→ **INSTRUCTION**
Output everything from the line containing "How far from the observer" down to the end of the data as a Markdown table with the columns Row and Text, leaving out blank lines.

→ **INPUT**
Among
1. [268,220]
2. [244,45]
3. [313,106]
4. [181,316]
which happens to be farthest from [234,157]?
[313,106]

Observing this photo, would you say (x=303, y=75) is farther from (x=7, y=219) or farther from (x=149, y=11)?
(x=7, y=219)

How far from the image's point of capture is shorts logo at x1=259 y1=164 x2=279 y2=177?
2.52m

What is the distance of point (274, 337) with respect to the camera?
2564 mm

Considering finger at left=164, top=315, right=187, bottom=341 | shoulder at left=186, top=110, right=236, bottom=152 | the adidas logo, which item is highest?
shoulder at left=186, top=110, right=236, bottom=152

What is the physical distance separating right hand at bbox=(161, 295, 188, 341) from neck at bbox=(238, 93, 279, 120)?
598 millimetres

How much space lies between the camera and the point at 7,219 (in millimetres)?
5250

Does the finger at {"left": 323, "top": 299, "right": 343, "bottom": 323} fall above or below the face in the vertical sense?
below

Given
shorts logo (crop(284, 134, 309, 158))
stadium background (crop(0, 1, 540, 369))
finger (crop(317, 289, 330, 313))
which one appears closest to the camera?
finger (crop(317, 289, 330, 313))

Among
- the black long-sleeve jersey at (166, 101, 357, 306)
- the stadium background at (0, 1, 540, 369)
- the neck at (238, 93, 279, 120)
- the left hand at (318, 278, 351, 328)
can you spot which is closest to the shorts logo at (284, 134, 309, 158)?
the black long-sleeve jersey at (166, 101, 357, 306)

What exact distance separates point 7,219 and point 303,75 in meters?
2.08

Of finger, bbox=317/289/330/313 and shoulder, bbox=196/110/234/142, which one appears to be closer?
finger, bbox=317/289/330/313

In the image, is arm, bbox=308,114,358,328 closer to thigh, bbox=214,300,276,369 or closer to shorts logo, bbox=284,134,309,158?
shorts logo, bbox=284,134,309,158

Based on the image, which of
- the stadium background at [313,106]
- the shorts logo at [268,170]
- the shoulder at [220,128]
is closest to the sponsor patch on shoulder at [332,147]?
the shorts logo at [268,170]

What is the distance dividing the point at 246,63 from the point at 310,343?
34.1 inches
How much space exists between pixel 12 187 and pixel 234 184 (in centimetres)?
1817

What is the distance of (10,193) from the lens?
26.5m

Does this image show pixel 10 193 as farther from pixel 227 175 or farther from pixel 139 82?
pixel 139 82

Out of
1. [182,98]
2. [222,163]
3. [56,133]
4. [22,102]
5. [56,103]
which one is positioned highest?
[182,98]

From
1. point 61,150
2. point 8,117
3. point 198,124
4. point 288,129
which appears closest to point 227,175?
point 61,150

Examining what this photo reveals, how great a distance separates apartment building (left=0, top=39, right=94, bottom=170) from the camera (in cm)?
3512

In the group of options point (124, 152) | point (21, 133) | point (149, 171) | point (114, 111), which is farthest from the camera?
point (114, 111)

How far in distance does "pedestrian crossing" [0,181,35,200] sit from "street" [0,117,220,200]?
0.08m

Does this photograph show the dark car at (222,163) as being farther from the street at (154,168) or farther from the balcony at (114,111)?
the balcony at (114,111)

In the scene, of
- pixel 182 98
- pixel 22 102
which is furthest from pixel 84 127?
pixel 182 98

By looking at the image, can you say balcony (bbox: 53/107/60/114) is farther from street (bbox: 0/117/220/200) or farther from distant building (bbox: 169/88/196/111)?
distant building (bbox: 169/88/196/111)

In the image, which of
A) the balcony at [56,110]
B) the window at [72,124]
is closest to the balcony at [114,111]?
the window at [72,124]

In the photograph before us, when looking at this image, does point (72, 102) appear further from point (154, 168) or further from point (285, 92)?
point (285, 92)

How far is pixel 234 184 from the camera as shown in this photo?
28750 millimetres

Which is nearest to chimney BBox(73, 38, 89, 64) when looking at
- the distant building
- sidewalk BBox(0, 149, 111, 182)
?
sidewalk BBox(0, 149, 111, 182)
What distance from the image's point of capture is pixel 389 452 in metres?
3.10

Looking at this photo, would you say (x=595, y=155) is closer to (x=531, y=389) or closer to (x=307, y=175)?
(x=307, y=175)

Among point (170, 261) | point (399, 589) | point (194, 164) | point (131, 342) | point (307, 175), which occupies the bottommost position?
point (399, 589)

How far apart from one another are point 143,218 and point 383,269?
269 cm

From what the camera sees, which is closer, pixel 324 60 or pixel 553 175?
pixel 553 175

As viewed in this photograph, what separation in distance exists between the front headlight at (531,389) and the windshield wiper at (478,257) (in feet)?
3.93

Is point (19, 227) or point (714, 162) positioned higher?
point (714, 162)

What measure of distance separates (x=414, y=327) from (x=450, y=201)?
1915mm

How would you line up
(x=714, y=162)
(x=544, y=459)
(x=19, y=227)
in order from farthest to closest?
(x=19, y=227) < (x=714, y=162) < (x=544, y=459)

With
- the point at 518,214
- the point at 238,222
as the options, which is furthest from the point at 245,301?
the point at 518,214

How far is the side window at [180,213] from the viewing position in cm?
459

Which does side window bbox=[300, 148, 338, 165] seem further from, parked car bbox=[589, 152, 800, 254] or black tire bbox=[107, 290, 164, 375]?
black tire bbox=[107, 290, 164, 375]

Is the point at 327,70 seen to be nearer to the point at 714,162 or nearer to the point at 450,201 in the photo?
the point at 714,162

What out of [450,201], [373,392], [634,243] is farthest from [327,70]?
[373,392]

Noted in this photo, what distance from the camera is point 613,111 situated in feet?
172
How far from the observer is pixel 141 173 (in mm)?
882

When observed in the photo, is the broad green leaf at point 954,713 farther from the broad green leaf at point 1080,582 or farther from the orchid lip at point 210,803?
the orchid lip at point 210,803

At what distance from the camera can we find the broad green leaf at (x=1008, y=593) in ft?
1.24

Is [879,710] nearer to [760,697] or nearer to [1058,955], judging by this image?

→ **COMPLETE OUTPUT**
| Row | Text |
|---|---|
| 1 | How far from the observer is pixel 141 173 (in mm)? |
| 2 | 882 |
| 3 | When observed in the photo, is the broad green leaf at point 954,713 farther from the broad green leaf at point 1080,582 or farther from the orchid lip at point 210,803? |
| 4 | the orchid lip at point 210,803 |
| 5 | At what distance from the camera can we find the broad green leaf at (x=1008, y=593) in ft? |
| 6 | 1.24 |
| 7 | Is [879,710] nearer to [760,697] or nearer to [1058,955], judging by this image? |